Le débat sur la limitation du rôle de l’État sur les nouveaux marchés de l’information est conduit à l’initiative de l’Information Industry Association (IIA) . Cette organisation joue un peu le rôle d’un syndicat professionnel des « industriels de l’information » : producteurs et serveurs de banques de données . De nombreux membres de l’IIA contestent la présence d’organismes publics sur les segments de marché que leurs banques de données aspirent à satisfaire : leurs critiques portent simplement sur la politique tarifaire pratiquée par les organismes publics (concurrence déloyale), ou plus radicalement sur l’opportunité même des services proposés par ces organismes .
On peut dégager dans le débat américain deux thématiques :
• La première thématique n’est pas spécifique au secteur de l’information : elle porte sur les relations du secteur public et du secteur privé en général. Des I932, des commissions du Congrès s’inquiétaient de la croissance du secteur public et souhaitaient que le secteur public n’entreprenne pas ce que le secteur privé pouvait faire . En I955, la 2 ème Commission Hoover présente 22 recommandations relatives à la réduction des activités publiques qui concurrençaient l’initiative privée. Le directeur du Budget adresse une directive aux agences fédérales pour qu’elles procèdent régulièrement à un audit de leurs activités commerciales : cet examen annuel leur permet de déterminer celles qui doivent être poursuivies et celles qui doivent être abandonnées. D’année en année, les directives du Directeur du Budget précisent les critères d’examen jusqu’à poser le principe que l’acquisition des produits et services auprès du secteur privé est la règle et la fourniture de des produits et services l’exception.
• La seconde thématique applique cette doctrine au secteur de l’information : « l’effort gouvernemental en matière de services d’information se justifiait dans une période de rareté informationnelle : dans la perspective d’une abondance informationnelle, cette intervention publique ne se justifie plus . Les institutions qui délivrent une ressource rare ne sont ni équipées ni organisées pour délivrer une ressource surabondante : elles conservent une mentalité de monopole » (Robert Willard, IIA).
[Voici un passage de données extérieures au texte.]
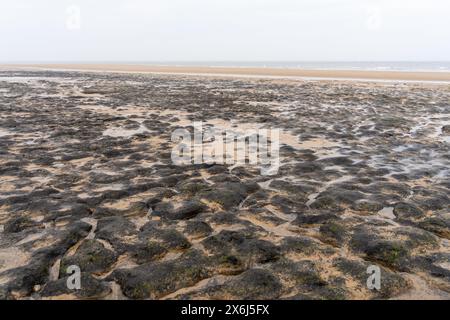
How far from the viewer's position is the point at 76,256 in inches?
211

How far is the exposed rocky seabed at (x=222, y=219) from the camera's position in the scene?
483cm

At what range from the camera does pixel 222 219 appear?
6680 mm

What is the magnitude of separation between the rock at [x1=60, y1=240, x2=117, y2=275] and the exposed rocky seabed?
0.03m

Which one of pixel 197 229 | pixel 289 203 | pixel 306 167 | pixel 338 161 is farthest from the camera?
pixel 338 161

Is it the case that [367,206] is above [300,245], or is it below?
above

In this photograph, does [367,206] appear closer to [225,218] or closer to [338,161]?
[225,218]

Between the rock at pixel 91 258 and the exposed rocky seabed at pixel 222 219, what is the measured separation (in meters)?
0.03

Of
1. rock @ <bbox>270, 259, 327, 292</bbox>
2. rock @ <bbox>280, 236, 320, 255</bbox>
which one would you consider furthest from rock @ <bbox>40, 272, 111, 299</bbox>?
rock @ <bbox>280, 236, 320, 255</bbox>

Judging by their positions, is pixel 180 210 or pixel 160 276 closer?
pixel 160 276

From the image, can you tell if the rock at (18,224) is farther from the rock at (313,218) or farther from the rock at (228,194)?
the rock at (313,218)

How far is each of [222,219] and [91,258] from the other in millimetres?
2391

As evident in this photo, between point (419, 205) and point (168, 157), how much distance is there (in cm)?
671

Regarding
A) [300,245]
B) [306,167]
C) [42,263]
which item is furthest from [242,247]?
[306,167]
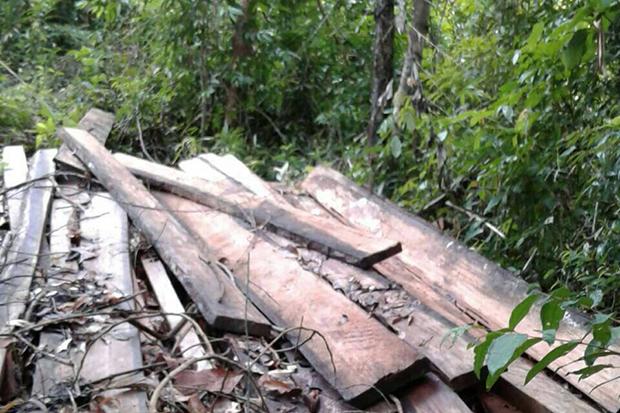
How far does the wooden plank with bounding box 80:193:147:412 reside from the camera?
1.94 m

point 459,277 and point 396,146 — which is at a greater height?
point 396,146

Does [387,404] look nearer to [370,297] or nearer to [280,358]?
[280,358]

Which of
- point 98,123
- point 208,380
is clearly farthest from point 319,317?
point 98,123

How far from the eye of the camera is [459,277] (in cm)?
276

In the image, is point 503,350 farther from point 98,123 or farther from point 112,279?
point 98,123

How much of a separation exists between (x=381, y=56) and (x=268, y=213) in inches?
66.9

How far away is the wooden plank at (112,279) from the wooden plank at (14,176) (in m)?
0.33

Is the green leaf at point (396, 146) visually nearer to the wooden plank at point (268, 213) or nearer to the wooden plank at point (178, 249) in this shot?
the wooden plank at point (268, 213)

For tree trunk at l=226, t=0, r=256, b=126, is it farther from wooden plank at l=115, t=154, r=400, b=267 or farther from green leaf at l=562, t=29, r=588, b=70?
green leaf at l=562, t=29, r=588, b=70

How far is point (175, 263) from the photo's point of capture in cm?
259

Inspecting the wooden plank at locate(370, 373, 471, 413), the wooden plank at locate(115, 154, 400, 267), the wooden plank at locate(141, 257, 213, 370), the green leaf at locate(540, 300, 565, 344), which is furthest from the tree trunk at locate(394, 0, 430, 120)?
the green leaf at locate(540, 300, 565, 344)

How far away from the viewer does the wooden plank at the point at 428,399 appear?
1.94 meters

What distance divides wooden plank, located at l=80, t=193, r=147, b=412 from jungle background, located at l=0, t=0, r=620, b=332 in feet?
4.08

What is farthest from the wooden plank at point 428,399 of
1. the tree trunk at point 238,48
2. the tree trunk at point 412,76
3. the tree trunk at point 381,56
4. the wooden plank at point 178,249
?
the tree trunk at point 238,48
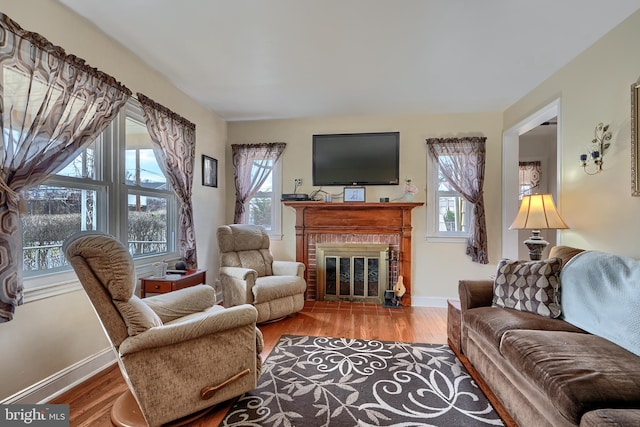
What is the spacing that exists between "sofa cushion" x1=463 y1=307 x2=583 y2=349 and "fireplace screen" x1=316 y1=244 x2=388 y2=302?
1745 millimetres

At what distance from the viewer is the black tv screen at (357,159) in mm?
3873

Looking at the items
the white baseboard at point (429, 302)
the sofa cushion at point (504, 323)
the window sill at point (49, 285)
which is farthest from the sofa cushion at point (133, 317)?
the white baseboard at point (429, 302)

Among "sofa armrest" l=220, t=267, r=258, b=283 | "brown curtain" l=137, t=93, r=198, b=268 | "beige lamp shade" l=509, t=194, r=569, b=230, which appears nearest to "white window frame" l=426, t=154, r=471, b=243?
"beige lamp shade" l=509, t=194, r=569, b=230

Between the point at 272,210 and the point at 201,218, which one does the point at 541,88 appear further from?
the point at 201,218

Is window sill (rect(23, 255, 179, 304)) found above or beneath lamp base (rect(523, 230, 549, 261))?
beneath

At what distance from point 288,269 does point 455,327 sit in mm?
1901

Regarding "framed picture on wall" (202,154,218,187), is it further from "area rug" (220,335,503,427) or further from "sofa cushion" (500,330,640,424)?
"sofa cushion" (500,330,640,424)

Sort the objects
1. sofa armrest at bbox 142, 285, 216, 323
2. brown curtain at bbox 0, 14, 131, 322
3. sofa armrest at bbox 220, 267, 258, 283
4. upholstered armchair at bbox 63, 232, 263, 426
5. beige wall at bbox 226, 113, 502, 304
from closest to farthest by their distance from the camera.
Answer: upholstered armchair at bbox 63, 232, 263, 426, brown curtain at bbox 0, 14, 131, 322, sofa armrest at bbox 142, 285, 216, 323, sofa armrest at bbox 220, 267, 258, 283, beige wall at bbox 226, 113, 502, 304

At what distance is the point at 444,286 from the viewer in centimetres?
381

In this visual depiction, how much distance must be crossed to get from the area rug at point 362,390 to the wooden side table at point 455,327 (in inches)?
3.1

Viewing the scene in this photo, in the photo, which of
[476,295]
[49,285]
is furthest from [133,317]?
[476,295]

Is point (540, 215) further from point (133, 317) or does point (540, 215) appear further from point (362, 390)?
point (133, 317)

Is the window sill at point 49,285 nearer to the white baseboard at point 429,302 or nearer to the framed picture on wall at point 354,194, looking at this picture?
the framed picture on wall at point 354,194

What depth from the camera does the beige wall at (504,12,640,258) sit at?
1954 mm
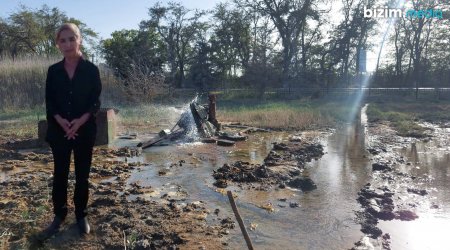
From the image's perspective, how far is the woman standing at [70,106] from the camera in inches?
135

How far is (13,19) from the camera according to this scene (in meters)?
32.1

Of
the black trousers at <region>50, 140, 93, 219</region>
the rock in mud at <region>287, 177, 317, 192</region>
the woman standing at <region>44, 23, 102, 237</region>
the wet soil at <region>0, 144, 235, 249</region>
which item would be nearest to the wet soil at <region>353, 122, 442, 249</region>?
the rock in mud at <region>287, 177, 317, 192</region>

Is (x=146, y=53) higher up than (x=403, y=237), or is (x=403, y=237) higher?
(x=146, y=53)

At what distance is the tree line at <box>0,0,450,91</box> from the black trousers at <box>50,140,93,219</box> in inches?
1074

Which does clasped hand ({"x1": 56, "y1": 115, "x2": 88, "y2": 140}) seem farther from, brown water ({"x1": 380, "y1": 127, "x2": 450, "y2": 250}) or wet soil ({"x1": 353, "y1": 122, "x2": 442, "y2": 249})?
brown water ({"x1": 380, "y1": 127, "x2": 450, "y2": 250})

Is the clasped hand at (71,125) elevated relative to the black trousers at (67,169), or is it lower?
elevated

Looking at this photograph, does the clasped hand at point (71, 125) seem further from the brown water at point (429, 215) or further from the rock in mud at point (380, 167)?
the rock in mud at point (380, 167)

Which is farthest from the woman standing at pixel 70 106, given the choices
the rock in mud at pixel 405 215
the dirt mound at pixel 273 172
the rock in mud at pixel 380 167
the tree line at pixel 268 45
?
the tree line at pixel 268 45

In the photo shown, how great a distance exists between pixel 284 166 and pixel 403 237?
318 centimetres

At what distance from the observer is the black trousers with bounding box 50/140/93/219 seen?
3506 millimetres

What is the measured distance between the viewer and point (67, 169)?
3.58 metres

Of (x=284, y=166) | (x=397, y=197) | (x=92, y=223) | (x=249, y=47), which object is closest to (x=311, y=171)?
(x=284, y=166)

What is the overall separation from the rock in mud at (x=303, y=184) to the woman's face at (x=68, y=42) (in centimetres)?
386

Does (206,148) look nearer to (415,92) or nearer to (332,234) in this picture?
(332,234)
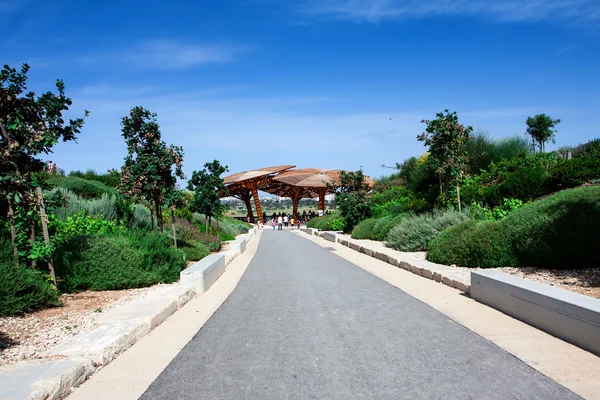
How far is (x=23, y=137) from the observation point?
881 centimetres

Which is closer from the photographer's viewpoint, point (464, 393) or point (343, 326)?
point (464, 393)

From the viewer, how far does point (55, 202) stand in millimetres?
9555

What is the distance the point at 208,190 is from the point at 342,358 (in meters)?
21.9

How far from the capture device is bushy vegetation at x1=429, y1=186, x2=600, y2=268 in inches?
377

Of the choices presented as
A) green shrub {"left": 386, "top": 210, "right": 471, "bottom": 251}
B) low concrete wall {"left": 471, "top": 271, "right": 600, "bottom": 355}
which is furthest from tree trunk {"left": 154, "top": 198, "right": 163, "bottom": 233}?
low concrete wall {"left": 471, "top": 271, "right": 600, "bottom": 355}

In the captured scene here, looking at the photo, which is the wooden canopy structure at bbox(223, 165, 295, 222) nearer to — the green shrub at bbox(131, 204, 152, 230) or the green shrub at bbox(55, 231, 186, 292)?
the green shrub at bbox(131, 204, 152, 230)

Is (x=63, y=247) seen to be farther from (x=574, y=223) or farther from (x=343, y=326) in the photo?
(x=574, y=223)

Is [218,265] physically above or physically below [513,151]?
below

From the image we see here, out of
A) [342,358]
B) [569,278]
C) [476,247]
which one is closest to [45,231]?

En I979, un groupe de travail réuni sous les auspices de la Commission Nationale des Bibliothèques et de la Science de l’Information (NCLIS) étudie » l’interaction entre secteur public et secteur privé dans la fourniture de services d’information ». Il conclut » que la dissémination de l’information d’origine publique doit être considérée comme une priorité, particulièrement par la médiation du secteur privé, (…) que l’investissement du secteur privé doit être encouragé et non découragé et que par conséquent, il est préférable de recourir a des distributeurs privés plutôt que de créer de nouvelles agences fédérales,(..), que l’administration ne devrait pas s’engager dans des activités commerciales de ventes d’informations, a moins qu’il n’y ait un motif sérieux pour le faire et sous réserve que des procédures soient définies pour évaluer la validité de ce motif ».
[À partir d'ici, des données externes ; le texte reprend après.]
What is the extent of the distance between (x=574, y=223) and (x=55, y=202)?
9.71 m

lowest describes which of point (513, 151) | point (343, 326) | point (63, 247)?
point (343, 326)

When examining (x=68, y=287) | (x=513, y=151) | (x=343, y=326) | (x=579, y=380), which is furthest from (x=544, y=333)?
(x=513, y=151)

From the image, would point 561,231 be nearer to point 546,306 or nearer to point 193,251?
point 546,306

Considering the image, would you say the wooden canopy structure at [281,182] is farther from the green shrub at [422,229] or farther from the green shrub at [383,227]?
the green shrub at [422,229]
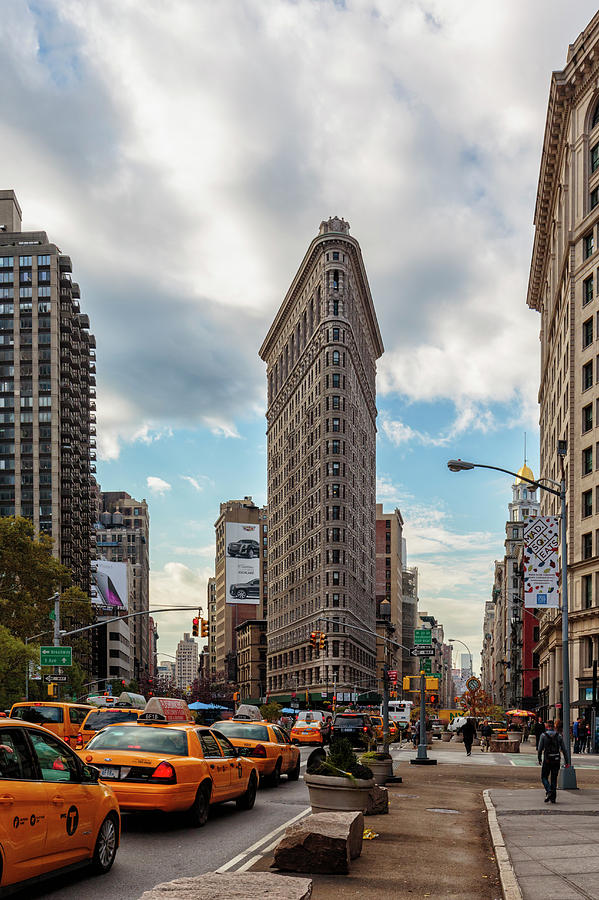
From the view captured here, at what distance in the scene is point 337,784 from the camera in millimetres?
15352

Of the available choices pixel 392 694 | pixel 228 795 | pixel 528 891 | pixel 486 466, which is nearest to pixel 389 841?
pixel 228 795

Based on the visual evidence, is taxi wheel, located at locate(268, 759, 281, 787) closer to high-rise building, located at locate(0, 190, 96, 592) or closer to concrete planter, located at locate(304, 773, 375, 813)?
concrete planter, located at locate(304, 773, 375, 813)

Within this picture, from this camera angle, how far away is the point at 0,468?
4882 inches

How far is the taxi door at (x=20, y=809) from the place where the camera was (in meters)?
8.86

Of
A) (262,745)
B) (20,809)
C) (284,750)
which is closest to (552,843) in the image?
(20,809)

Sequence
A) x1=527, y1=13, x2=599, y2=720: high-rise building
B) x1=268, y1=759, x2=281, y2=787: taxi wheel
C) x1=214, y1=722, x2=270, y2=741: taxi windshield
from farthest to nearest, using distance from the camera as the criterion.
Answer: x1=527, y1=13, x2=599, y2=720: high-rise building → x1=268, y1=759, x2=281, y2=787: taxi wheel → x1=214, y1=722, x2=270, y2=741: taxi windshield

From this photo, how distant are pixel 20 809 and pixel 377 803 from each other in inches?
416

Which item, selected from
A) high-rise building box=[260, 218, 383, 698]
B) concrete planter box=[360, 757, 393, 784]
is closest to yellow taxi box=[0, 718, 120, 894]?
concrete planter box=[360, 757, 393, 784]

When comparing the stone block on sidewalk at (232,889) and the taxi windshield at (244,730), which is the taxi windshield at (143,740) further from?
the taxi windshield at (244,730)

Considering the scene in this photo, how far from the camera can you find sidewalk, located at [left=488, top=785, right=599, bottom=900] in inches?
421

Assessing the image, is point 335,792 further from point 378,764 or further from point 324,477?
point 324,477

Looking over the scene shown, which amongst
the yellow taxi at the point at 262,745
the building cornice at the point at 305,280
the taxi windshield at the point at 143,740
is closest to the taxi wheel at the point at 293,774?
the yellow taxi at the point at 262,745

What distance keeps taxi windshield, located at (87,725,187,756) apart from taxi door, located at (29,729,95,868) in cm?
459

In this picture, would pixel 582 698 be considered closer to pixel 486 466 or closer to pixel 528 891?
pixel 486 466
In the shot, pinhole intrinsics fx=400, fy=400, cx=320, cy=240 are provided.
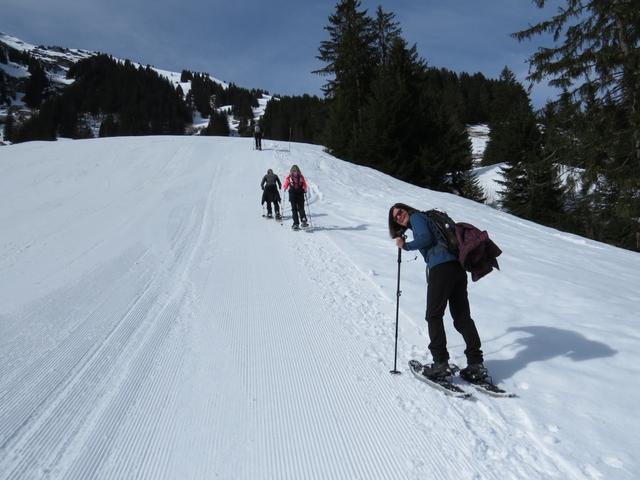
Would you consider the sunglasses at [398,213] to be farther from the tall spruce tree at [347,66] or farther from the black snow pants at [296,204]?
the tall spruce tree at [347,66]

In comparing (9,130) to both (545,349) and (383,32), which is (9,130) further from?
(545,349)

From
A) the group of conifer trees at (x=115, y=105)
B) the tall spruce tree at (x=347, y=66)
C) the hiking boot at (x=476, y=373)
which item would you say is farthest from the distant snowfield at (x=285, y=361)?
the group of conifer trees at (x=115, y=105)

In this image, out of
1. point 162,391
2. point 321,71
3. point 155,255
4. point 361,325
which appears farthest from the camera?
point 321,71

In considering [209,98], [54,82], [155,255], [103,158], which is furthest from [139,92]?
[155,255]

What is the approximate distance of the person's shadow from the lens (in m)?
4.85

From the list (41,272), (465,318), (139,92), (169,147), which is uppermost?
(139,92)

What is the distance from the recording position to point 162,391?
415 cm

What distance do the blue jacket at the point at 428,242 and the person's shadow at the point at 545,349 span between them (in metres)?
1.62

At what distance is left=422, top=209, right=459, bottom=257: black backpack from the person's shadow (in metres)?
1.70

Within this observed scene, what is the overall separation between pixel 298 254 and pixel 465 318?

- L’automatisation de l’administration : la gestion de l’information publique comme ressource (années 80)
L’exécutif américain, engagé dans un vaste effort de réduction des dépenses budgétaires voit dans l’automatisation des administrations centrales et des grandes agences fédérales un moyen d’améliorer leur efficacité et de maîtriser les dépenses induites par la diffusion.
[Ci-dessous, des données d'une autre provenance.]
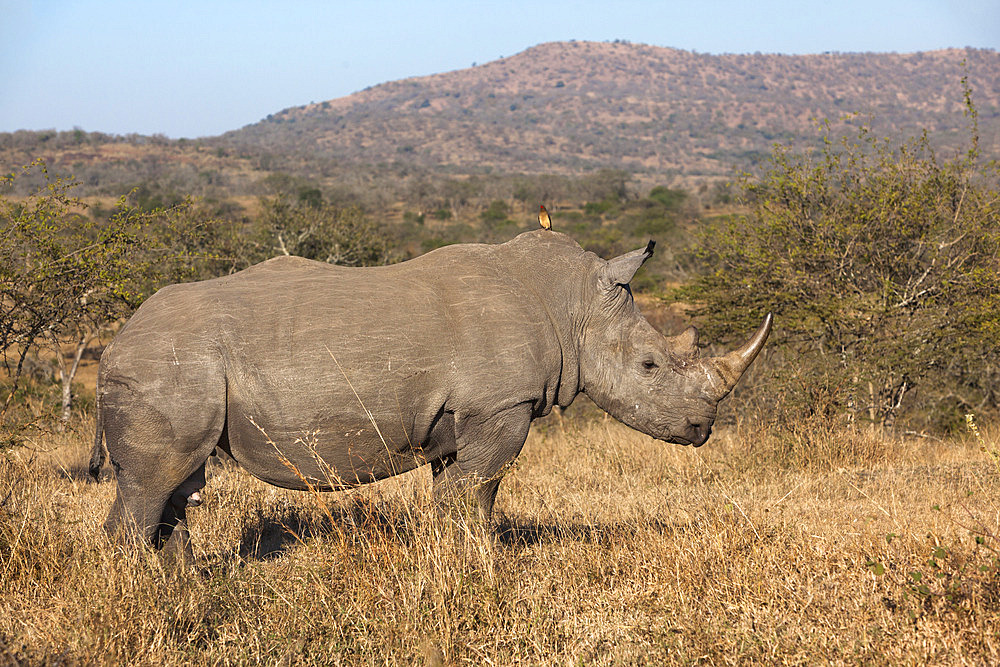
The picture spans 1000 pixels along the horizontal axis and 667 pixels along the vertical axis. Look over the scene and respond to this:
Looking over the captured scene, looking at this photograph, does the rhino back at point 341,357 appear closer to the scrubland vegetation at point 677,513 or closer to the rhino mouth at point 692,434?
the scrubland vegetation at point 677,513

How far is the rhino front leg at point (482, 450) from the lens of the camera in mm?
4551

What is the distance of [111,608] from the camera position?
3.81m

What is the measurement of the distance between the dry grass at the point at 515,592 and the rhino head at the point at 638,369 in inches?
26.5

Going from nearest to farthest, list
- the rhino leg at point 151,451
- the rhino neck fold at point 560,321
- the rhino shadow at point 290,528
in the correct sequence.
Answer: the rhino leg at point 151,451 < the rhino neck fold at point 560,321 < the rhino shadow at point 290,528

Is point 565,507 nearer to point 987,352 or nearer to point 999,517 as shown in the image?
point 999,517

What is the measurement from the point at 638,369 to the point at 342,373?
1.82 meters

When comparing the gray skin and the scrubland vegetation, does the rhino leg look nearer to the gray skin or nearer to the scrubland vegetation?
the gray skin

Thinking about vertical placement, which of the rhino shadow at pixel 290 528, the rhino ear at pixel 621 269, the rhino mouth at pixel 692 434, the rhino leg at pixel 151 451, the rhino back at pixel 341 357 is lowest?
the rhino shadow at pixel 290 528

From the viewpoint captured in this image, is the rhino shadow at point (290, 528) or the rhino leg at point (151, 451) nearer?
the rhino leg at point (151, 451)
Sous l’Administration Carter, le Paperwork réduction act (PRA) attribue au Bureau du Budget et du Management (OMB, rattaché à la Présidence) l’évaluation et le contrôle des activités commerciales dans le domaine de l’information des agences fédérales . Il s’agit principalement de maîtriser la croissance du secteur public et de réduire les dépenses budgétaires.
Cette responsabilité de l’OMB sera confirmée sous l’administration Reagan, mais la doctrine est radicalisée. Le directeur de l’OMB demande aux agences fédérales de vérifier que leurs services d’information ne dupliquent pas ceux qui sont proposés par le secteur privé, de s’assurer qu’ils ne pourraient pas être assurés dans de meilleures conditions par le secteur privé, de veiller a ce que leurs tarifs répercutent l’ensemble des coûts.
La thématique sous jacente d’un « retrait » de l’État dans le domaine des services d’information au profit de l’industrie privée rencontre, sous les Présidences Reagan et Bush, un écho favorable. Le Congres (à majorité démocrate), conteste la manière dont la Directive A-130 de l’OMB est appliquée.
- La responsabilité de l’État dans la diffusion d’information
L’information publique est considérée à la fois comme une source de dépenses qu’il s’agit de maîtriser et comme une ressource qu’il s’agit de gérer. Les moyens (humains, informatiques et financiers) engagés pour sa production et sa diffusion, ainsi que les recettes que les données publiques génèrent, sont désormais identifiés dans les procédures budgétaires.
Le gouvernement fédéral a consacré en 1987 6 milliards de $ pour la seule diffusion des informations d’origine publique : la recherche d’une meilleure productivité par le recours à l’informatique est un enjeu majeur pour ces activités qui mobilisent 31 000 personnes. Le rôle des agences fédérales quant à la valorisation de l’information publique fait depuis de longues années l’objet d’un débat public.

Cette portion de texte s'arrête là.